- [Task requirements]: Reproduce the material below verbatim, beginning with the line that contains "Is uniform trousers" and continuing through the final line of the material, inclusive.
## begin
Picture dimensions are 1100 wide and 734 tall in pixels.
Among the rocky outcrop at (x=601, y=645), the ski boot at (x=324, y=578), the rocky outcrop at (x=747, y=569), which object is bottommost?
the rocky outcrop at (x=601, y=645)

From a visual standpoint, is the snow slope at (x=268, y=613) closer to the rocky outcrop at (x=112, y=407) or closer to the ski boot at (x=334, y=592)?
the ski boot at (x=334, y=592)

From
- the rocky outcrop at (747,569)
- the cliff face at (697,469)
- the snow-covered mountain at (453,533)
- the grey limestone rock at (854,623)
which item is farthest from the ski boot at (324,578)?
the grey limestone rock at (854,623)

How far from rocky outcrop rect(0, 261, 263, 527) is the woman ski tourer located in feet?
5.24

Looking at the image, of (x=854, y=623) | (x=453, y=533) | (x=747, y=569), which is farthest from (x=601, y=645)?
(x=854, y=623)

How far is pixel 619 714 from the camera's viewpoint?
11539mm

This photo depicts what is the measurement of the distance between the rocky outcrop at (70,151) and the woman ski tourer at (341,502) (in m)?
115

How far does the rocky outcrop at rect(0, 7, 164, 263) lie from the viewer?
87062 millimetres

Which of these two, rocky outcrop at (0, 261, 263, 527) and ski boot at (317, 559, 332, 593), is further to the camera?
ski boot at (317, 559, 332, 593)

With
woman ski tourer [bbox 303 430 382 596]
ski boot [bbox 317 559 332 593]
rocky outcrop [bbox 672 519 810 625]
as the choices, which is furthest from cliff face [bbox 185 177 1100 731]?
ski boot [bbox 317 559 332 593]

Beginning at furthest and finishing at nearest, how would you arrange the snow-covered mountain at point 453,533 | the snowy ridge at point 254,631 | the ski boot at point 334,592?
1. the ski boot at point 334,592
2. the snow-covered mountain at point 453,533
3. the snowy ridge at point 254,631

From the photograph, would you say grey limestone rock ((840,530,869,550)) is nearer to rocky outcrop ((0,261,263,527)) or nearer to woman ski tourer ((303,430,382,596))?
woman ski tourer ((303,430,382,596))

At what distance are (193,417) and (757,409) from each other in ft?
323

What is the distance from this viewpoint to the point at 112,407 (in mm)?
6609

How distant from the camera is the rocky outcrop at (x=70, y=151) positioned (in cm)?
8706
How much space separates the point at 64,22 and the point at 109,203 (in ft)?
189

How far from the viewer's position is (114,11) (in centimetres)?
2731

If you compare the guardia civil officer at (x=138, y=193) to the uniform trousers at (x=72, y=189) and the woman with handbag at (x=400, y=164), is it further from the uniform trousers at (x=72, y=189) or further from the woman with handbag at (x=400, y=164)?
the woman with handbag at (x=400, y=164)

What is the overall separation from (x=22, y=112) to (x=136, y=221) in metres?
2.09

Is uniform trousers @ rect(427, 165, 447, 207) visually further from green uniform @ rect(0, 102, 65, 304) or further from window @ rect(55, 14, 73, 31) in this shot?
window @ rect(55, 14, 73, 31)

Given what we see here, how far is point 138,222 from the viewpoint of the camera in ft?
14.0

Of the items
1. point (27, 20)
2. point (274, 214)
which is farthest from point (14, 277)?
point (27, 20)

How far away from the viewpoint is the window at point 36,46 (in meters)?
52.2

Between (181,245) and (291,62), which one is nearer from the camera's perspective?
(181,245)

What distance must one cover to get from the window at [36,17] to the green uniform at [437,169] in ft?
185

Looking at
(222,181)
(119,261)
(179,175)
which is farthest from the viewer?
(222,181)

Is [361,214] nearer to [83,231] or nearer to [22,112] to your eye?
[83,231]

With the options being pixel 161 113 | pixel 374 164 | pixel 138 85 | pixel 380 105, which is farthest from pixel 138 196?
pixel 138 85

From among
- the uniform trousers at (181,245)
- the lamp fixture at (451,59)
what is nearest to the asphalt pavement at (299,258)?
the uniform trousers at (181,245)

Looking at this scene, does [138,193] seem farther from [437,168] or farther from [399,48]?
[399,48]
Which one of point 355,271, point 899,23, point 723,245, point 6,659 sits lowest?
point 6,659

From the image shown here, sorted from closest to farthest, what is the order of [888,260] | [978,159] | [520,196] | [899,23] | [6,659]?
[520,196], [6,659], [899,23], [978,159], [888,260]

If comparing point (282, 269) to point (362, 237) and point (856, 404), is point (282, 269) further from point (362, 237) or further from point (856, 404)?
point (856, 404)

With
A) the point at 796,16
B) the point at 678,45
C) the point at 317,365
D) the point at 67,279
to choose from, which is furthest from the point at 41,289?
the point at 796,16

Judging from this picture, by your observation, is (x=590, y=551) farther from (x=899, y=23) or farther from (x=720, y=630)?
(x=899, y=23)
## end
- [Solution]:
Is uniform trousers @ rect(427, 165, 447, 207) visually further from green uniform @ rect(0, 102, 65, 304) or further from window @ rect(55, 14, 73, 31) in this shot?
window @ rect(55, 14, 73, 31)

Given what we see here, how far is point 138,222 from the viewpoint of the camera in ft?
14.0

Of the items
1. point (27, 20)
2. point (274, 214)
which is farthest from point (14, 277)?
point (27, 20)

How far away from the viewpoint is the window at point 36,46 (in meters)?
52.2

Between (181,245) and (291,62), which one is nearer from the camera's perspective?
(181,245)

What distance must one cover to get from the window at [36,17] to the green uniform at [437,169] in ft?
185

Looking at
(222,181)
(119,261)
(179,175)
which is farthest from the viewer?
(222,181)

Is [361,214] nearer to [83,231] or nearer to [22,112] to your eye?
[83,231]

With the options being pixel 161 113 | pixel 374 164 | pixel 138 85 | pixel 380 105, which is farthest from pixel 138 196?
pixel 138 85

From among
- the uniform trousers at (181,245)
- the lamp fixture at (451,59)
what is nearest to the asphalt pavement at (299,258)?
the uniform trousers at (181,245)

Looking at this scene, does [138,193] seem farther from [437,168] or farther from [399,48]?
[399,48]
Which one of point 355,271, point 899,23, point 723,245, point 6,659 sits lowest?
point 6,659

From the image shown here, sorted from closest to farthest, what is the order of [888,260] | [978,159] | [520,196] | [899,23] | [6,659]?
[520,196], [6,659], [899,23], [978,159], [888,260]

If comparing point (282, 269) to point (362, 237) and point (856, 404), is point (282, 269) further from point (362, 237) or further from point (856, 404)?
point (856, 404)

With
A) the point at 796,16
B) the point at 678,45
C) the point at 317,365
D) the point at 67,279
to choose from, which is furthest from the point at 41,289?
the point at 796,16

Judging from this picture, by your observation, is (x=590, y=551) farther from (x=899, y=23) or farther from (x=720, y=630)?
(x=899, y=23)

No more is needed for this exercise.